LLM for Comparative Narrative Analysis
Leo Kampen, Carlos Rabat Villarreal, Louis Yu, Santu Karmaker, Dongji Feng
TL;DR
This work formalizes Comparative Narrative Analysis (CNA) as a constrained multi-sequence task that fuses four narrative perspectives—Overlap, Conflict, Holistic, and Unique—into a single summary, using $N_o = \mathcal{F}(O, C, H, U)$ and $N_o = \alpha O + \beta C + \gamma H + \delta U$ to define the integration. It adopts the TELeR prompt taxonomy to design 4 levels of prompts and evaluates three large-language models (GPT-3.5, PaLM2, Llama2) on 5 narrative pairs derived from AllSides, with 4 subtasks and 4 prompt levels, yielding 240 summarizations and 24,000 human-rated data points.
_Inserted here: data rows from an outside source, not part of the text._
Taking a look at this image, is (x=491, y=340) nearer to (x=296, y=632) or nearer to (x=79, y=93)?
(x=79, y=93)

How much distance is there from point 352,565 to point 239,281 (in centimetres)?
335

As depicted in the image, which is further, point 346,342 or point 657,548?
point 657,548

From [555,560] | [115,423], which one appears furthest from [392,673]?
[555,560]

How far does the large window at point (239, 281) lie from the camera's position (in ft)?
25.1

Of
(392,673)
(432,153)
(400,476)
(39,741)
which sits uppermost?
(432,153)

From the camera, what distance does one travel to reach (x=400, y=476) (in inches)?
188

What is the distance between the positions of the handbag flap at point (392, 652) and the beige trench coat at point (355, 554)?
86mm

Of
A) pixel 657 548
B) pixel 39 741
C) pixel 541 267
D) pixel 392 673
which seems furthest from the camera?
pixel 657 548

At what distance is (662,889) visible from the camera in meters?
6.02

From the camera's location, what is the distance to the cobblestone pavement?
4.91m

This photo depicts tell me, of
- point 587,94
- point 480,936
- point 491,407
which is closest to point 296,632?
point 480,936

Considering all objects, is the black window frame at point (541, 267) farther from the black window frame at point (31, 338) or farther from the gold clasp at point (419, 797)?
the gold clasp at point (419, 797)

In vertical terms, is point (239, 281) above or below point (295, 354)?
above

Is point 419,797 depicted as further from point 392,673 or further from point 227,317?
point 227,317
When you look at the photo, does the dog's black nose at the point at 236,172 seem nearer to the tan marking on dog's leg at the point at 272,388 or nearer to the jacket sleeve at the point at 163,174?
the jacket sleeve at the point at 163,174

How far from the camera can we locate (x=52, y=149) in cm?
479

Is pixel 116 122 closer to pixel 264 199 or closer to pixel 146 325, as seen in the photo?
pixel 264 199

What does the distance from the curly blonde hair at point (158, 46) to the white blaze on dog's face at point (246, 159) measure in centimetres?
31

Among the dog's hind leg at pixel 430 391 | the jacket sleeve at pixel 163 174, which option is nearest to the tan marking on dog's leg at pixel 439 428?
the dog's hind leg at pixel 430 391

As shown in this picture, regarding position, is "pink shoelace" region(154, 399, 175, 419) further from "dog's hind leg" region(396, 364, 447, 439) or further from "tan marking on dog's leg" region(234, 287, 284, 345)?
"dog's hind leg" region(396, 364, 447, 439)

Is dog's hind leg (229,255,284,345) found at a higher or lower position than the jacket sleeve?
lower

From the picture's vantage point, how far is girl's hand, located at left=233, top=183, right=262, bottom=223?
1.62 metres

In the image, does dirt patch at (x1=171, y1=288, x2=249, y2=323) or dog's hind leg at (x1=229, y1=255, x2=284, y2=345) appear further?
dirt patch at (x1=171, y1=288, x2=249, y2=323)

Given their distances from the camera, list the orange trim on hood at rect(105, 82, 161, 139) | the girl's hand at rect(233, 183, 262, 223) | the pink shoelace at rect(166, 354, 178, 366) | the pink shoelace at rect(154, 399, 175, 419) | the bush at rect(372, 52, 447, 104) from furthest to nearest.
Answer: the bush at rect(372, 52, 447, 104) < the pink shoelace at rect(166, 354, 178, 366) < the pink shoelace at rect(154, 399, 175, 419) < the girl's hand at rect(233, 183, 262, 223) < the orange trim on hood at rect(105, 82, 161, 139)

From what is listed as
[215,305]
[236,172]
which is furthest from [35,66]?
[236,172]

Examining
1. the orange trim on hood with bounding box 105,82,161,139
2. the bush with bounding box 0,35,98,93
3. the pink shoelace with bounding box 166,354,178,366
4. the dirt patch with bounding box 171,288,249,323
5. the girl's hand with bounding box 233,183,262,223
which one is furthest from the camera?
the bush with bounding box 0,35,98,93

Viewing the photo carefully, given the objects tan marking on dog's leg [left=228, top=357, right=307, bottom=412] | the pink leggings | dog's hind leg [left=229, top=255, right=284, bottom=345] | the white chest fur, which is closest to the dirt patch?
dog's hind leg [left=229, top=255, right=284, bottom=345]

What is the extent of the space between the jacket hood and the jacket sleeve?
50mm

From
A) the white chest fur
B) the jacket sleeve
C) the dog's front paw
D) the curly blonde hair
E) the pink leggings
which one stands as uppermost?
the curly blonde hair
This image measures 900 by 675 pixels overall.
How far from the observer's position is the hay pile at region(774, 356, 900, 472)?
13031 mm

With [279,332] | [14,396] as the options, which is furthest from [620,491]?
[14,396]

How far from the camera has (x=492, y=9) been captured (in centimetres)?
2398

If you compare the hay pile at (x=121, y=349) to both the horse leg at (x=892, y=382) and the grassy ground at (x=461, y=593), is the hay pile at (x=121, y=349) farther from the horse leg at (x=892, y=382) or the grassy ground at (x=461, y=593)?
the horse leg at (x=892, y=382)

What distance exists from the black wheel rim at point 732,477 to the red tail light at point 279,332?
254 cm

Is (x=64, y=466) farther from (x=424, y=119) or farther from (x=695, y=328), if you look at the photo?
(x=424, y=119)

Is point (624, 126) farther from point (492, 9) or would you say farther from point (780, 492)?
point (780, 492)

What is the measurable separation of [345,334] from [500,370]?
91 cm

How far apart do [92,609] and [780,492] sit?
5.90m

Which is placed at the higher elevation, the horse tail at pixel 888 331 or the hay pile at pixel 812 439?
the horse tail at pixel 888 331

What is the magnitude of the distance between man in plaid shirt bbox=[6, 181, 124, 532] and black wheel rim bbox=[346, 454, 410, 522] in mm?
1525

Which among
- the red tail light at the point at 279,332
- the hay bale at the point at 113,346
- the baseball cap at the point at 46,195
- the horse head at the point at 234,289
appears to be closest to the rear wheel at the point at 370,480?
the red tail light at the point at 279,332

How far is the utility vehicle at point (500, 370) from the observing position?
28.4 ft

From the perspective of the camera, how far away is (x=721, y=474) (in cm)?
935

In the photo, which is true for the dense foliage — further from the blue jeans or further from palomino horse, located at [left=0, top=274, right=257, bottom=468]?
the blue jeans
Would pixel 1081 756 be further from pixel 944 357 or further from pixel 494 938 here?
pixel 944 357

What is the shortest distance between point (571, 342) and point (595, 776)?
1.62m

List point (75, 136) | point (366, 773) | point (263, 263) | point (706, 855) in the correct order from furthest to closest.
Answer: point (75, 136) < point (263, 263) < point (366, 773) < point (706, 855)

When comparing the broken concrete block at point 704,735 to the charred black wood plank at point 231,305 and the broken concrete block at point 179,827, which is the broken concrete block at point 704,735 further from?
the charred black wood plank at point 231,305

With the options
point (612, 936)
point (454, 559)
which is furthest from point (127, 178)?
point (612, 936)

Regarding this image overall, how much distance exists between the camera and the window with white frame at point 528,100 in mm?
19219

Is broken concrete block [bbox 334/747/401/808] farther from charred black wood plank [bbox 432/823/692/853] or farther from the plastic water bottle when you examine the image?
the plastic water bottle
The key findings show that prompt level 4 generally yields the best human-aligned performance, but models diverge in strengths: GPT-3.5 excels at Unique, Llama2 at Conflict, PaLM2 struggles with Overlapping, and overall rankings are GPT-3.5 > Llama2 > PaLM2. This highlights the necessity of consistent prompting and human evaluation for CNA tasks and points to TELeR as a practical framework for fair cross-model benchmarking with potential for richer datasets and automated metrics in future work.
Abstract
In this paper, we conducted a Multi-Perspective Comparative Narrative Analysis (CNA) on three prominent LLMs: GPT-3.5, PaLM2, and Llama2. We applied identical prompts and evaluated their outputs on specific tasks, ensuring an equitable and unbiased comparison between various LLMs. Our study revealed that the three LLMs generated divergent responses to the same prompt, indicating notable discrepancies in their ability to comprehend and analyze the given task. Human evaluation was used as the gold standard, evaluating four perspectives to analyze differences in LLM performance.